▶ _PROBLEM DETAILS_
Retype the following material word for word, keeping every line as it is.

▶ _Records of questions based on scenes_
__________________________________________________
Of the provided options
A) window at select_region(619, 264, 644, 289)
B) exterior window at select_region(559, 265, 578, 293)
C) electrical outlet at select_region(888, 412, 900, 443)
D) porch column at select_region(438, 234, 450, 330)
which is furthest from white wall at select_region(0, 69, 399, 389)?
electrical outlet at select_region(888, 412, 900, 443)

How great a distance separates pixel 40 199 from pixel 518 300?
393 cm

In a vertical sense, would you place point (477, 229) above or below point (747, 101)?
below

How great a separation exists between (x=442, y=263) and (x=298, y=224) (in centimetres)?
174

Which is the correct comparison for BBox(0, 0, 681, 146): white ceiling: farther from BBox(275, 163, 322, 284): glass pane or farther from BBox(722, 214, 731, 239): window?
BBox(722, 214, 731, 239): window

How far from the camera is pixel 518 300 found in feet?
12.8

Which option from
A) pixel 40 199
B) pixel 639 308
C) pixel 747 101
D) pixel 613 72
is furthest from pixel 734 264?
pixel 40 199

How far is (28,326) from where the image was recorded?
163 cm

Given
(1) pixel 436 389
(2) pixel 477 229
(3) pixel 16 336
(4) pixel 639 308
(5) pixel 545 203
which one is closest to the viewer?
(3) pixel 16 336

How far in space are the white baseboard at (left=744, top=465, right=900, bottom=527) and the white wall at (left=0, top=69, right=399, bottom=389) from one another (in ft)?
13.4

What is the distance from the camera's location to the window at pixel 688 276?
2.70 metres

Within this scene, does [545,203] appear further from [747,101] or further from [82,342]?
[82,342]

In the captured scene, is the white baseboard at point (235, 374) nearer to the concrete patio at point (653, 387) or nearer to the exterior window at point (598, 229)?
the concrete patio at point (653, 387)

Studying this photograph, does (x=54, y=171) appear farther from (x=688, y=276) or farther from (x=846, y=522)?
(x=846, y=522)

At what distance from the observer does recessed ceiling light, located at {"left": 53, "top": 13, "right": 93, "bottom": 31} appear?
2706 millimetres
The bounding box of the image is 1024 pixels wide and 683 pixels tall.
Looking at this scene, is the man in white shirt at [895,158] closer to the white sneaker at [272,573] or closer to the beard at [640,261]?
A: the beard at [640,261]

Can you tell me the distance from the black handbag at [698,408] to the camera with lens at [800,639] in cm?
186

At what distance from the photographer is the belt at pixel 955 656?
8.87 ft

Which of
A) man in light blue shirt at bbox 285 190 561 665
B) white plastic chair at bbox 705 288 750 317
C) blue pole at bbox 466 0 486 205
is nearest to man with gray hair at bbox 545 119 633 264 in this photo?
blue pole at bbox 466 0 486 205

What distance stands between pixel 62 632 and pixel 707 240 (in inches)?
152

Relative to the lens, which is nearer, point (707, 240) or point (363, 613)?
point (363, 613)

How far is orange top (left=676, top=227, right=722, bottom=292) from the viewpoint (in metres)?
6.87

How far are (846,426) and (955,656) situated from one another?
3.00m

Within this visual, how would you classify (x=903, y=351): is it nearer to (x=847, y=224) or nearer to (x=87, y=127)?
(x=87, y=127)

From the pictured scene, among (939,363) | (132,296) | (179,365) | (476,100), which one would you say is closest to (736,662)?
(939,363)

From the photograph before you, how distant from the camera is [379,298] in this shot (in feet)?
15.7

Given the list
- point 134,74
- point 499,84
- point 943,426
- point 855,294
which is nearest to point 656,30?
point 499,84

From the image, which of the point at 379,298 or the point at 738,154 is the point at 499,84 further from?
__________________________________________________
▶ _OUTPUT_
Of the provided options
A) window at select_region(619, 264, 644, 289)
B) exterior window at select_region(559, 265, 578, 293)
C) electrical outlet at select_region(888, 412, 900, 443)
D) porch column at select_region(438, 234, 450, 330)
which is furthest from white wall at select_region(0, 69, 399, 389)?
electrical outlet at select_region(888, 412, 900, 443)

How great a distance separates pixel 40 199 from pixel 518 300?
393 cm

In a vertical sense, would you place point (477, 229) above or below point (747, 101)?
below

How great a separation exists between (x=442, y=263) and (x=298, y=224) (in centimetres)?
174

Which is the correct comparison for BBox(0, 0, 681, 146): white ceiling: farther from BBox(275, 163, 322, 284): glass pane or farther from BBox(722, 214, 731, 239): window?
BBox(722, 214, 731, 239): window

How far from the camera is pixel 518 300 found in feet?
12.8

Which option from
A) pixel 40 199
B) pixel 639 308
C) pixel 747 101
D) pixel 613 72
is furthest from pixel 734 264?
pixel 40 199

How far is (28,326) from where the image was recorded?
163 cm

Given
(1) pixel 436 389
(2) pixel 477 229
(3) pixel 16 336
(4) pixel 639 308
(5) pixel 545 203
which one is closest to the viewer?
(3) pixel 16 336

How far in space are the white baseboard at (left=744, top=465, right=900, bottom=527) and the white wall at (left=0, top=69, right=399, bottom=389) from one another (in ft)?
13.4

What is the distance from the camera's location to the window at pixel 688 276?
2.70 metres

Within this scene, does [545,203] appear further from [747,101] or further from [82,342]?
[82,342]

In the captured scene, is the white baseboard at point (235, 374) nearer to the concrete patio at point (653, 387) or nearer to the exterior window at point (598, 229)?
the concrete patio at point (653, 387)

Studying this photograph, does (x=54, y=171) appear farther from (x=688, y=276) or farther from (x=846, y=522)?
(x=846, y=522)

At what distance from the observer does recessed ceiling light, located at {"left": 53, "top": 13, "right": 93, "bottom": 31} appear?
2706 millimetres
The bounding box of the image is 1024 pixels wide and 683 pixels tall.
Looking at this scene, is the man in white shirt at [895,158] closer to the white sneaker at [272,573] or closer to the beard at [640,261]?
A: the beard at [640,261]

Can you tell me the distance from the black handbag at [698,408] to the camera with lens at [800,639] in cm?
186

At what distance from the photographer is the belt at pixel 955 656?
8.87 ft

Which of
A) man in light blue shirt at bbox 285 190 561 665
B) white plastic chair at bbox 705 288 750 317
C) blue pole at bbox 466 0 486 205
is nearest to man with gray hair at bbox 545 119 633 264 in this photo?
blue pole at bbox 466 0 486 205

What distance stands between pixel 62 632 and pixel 707 240 (in inches)?
152

Relative to the lens, which is nearer, point (707, 240) or point (363, 613)?
point (363, 613)

How far is orange top (left=676, top=227, right=722, bottom=292) from the viewpoint (in metres)?
6.87

How far are (846,426) and (955,656) situated from one another?
3.00m

Within this visual, how would you classify (x=903, y=351): is it nearer to (x=847, y=224) or nearer to (x=87, y=127)?
(x=87, y=127)

From the pictured scene, among (939,363) | (132,296) | (179,365) | (476,100), which one would you say is closest to (736,662)?
(939,363)

From the photograph before you, how distant from the camera is [379,298] in this shot (in feet)?
15.7

Given the list
- point 134,74
- point 499,84
- point 943,426
- point 855,294
which is nearest to point 656,30?
point 499,84

From the image, which of the point at 379,298 or the point at 738,154 is the point at 499,84 further from?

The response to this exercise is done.